Les scènes de pillages, rapides et violentes, ont touché plusieurs quartiers parisiens. Les Champs-Elysées - où les forces de l'ordre étaient en nombre et où les commerçants, refroidis par les événements des semaines précédentes, s'étaient barricadés - ont été plutôt épargnés, de ce point de vue là. 


Ailleurs, les pilleurs ont attaqué les vitrines qui n'avaient pas de protection. Quelques pavés, quelques coups de bâtons ou de barres de fer : cela ne durait que quelques secondes, a détaillé une journaliste de l'AFP. Un homme vêtu de noir, visage couvert, a expliqué s'être "régalé" à "piller des trucs". "J'avais des chemises genre 300-400 euros mais après j'ai perdu mon sac, je suis 'dég'", explique-t-il. À l'image de ce jeune homme, les pilleurs sont souvent âgés d'une vingtaine d'années, habillés de noir, masqués, avec une capuche sur la tête. Ils ne lancent pas de slogans.


Sur le boulevard Malesherbes, en fin d'après-midi, un groupe très mobile de dizaines de jeunes, se sont attaqués à coups de pierres à un Franprix, après avoir dévalisé un magasin d'alcools. Tard dans la nuit, un magasin de sport a été fracturé place de la République, alors que les derniers Gilets jaunes avaient quitté les lieux depuis plusieurs heures déjà. Les voleurs sont repartis avec des maillots de football ou des baskets.
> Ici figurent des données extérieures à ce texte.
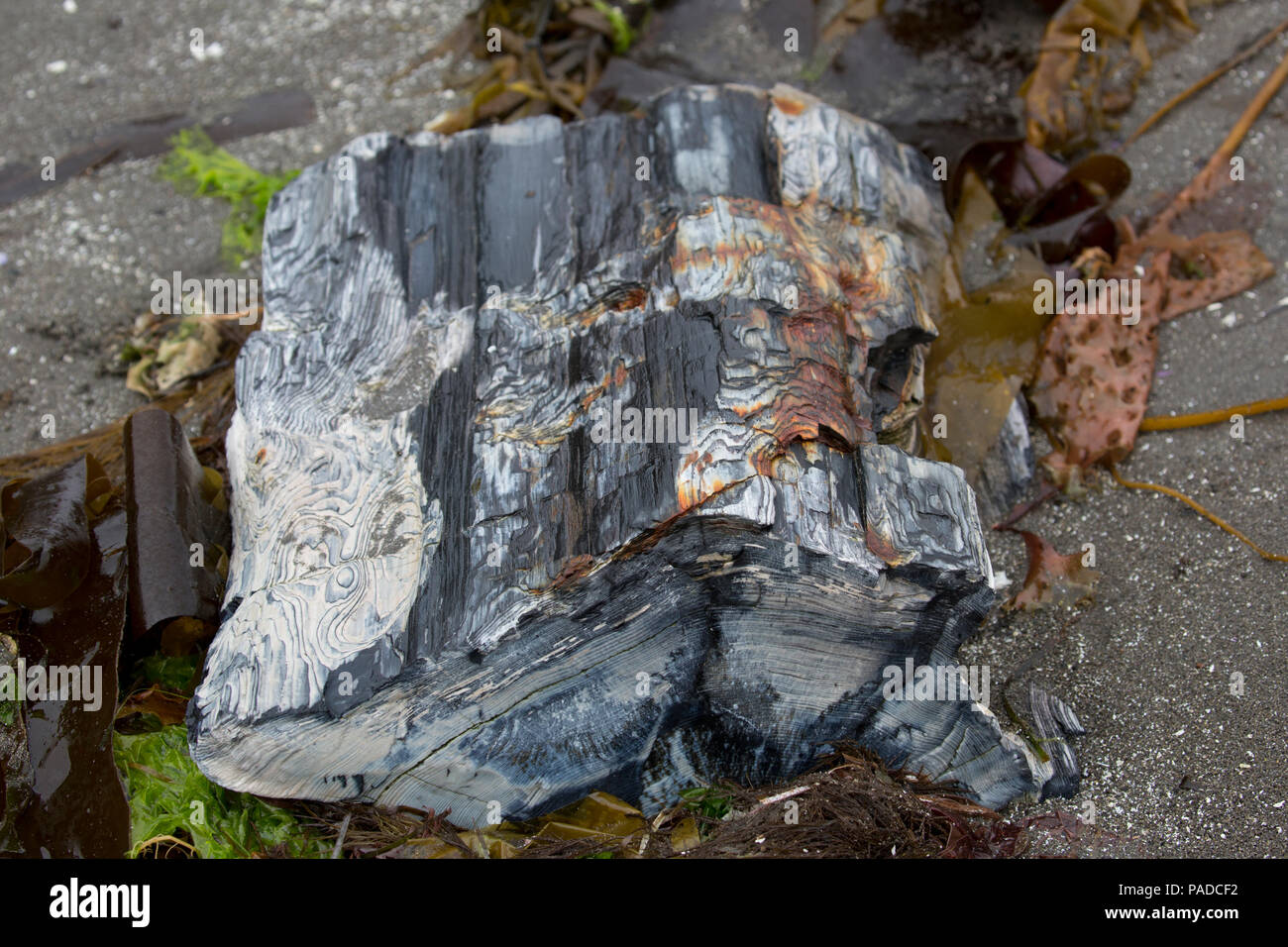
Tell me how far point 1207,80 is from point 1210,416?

La maire de Paris a déploré "des scènes de chaos". "Des dizaines de commerçants ont été victimes des casseurs, dans de nombreux quartiers. Une fois encore... C'est déplorable", a-t-elle indiqué dans un tweet posté samedi soir, saluant notamment le travail des agents de la propreté. 


La semaine dernière, Anne Hidalgo chiffrait déjà entre 3 et 4 millions d'euros le coût des dégâts dans sa ville, sans compter ce qu'avaient subi les commerces. Le nouveau bilan reste inconnu mais le président de la CPME (Confédération des petites et moyennes entreprises), François Asselin, redoute "10 milliards d'euros de pertes" pour l'économie française.  "Il y aura beaucoup plus de dégâts suite à la journée d'hier qu'il y a une semaine", selon Emmanuel Grégoire, l'adjoint à la mairie en charge du budget de la capitale, et "un coût économique beaucoup plus important", dû notamment aux très nombreux commerces restés fermés dans ce qui est traditionnellement un temps fort des achats avant les fêtes.

Les forces de l'ordre, déployées en masse, ont procédé à plus de 1150 interpellations à Paris, un nombre qui devrait augmenter suite aux enquêtes ouvertes après les pillages.